**WORK REQUIRED**
Can you copy everything from the line containing "Over what distance" down through the end of the records, both of those lines included, reproducing each line without any change?

* start SOURCE MATERIAL *

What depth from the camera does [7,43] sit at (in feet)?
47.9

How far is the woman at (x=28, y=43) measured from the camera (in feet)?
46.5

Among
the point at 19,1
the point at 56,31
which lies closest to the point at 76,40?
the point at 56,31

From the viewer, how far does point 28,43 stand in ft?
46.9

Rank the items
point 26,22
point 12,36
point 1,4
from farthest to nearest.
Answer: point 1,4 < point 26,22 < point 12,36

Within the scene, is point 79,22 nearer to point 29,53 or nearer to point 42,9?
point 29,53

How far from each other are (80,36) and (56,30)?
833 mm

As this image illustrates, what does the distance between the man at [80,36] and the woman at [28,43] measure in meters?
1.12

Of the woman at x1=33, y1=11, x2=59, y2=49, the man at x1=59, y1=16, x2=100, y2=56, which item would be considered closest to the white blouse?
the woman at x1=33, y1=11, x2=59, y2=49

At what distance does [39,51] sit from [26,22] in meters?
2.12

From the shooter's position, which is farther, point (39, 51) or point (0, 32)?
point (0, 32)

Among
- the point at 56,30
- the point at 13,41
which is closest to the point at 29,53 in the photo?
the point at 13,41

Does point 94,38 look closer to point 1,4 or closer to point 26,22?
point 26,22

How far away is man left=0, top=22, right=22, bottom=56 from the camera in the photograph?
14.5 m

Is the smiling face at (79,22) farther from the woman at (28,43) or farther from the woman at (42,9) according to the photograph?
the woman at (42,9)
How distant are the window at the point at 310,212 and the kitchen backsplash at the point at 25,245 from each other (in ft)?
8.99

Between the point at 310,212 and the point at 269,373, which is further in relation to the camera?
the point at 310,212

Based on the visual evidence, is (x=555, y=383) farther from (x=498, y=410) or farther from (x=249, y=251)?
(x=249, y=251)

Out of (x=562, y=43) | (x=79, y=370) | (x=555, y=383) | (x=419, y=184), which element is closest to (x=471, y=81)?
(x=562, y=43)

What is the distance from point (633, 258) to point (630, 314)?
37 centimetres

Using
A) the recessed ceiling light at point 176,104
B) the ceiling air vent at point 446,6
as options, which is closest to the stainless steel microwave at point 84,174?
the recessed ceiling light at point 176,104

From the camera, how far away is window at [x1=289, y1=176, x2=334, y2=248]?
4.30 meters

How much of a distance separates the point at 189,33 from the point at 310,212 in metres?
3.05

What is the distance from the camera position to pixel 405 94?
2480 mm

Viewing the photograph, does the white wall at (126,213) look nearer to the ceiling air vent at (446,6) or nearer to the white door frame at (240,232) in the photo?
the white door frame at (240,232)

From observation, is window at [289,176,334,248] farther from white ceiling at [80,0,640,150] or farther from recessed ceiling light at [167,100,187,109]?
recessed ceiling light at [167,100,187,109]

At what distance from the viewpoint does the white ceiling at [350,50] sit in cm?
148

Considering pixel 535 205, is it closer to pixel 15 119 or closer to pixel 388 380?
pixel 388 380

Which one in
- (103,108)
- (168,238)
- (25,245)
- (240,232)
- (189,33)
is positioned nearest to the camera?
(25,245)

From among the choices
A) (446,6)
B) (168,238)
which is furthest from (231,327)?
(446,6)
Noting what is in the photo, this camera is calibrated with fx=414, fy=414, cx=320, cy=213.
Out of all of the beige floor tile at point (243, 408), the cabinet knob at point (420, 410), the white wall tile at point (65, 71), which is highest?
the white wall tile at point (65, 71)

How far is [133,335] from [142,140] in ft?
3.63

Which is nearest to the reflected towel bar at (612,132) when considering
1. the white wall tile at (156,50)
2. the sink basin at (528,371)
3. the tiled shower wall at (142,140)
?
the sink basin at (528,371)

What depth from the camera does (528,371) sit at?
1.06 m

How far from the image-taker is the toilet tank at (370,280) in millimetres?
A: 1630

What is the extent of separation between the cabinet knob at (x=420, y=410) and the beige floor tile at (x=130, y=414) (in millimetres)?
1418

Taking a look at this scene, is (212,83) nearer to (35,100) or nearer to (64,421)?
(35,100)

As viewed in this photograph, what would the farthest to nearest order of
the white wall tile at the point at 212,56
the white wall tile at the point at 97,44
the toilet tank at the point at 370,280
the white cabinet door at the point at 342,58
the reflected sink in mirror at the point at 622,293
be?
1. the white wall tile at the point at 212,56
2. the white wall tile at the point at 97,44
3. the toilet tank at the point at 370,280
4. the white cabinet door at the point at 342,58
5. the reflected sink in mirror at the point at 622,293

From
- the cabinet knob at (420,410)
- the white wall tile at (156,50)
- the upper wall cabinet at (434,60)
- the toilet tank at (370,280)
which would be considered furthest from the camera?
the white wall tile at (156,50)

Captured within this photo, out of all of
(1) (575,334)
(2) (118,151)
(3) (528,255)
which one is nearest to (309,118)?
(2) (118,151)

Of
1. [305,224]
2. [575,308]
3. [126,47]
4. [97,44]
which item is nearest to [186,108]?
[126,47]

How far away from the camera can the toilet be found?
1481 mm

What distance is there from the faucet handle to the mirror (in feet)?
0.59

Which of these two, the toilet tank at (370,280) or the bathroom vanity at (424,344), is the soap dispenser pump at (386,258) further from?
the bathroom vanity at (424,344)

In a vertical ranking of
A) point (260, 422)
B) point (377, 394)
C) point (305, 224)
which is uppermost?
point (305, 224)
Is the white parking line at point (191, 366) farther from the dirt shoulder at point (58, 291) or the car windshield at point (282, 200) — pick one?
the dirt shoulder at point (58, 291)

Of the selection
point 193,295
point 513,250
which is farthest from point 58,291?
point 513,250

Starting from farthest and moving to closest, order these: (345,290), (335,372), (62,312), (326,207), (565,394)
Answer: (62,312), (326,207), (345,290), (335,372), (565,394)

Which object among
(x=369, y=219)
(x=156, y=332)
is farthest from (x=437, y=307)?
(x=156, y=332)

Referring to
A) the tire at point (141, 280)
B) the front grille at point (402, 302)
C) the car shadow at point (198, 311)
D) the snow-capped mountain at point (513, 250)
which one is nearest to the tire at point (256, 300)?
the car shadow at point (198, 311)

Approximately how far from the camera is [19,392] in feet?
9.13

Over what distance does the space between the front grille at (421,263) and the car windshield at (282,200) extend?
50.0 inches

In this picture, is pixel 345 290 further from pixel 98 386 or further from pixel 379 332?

* end SOURCE MATERIAL *

**SOLVED PROBLEM**
Over what distance does the space between the front grille at (421,263) and the car windshield at (282,200) extend?
50.0 inches

In this picture, is pixel 345 290 further from pixel 98 386 or further from pixel 379 332?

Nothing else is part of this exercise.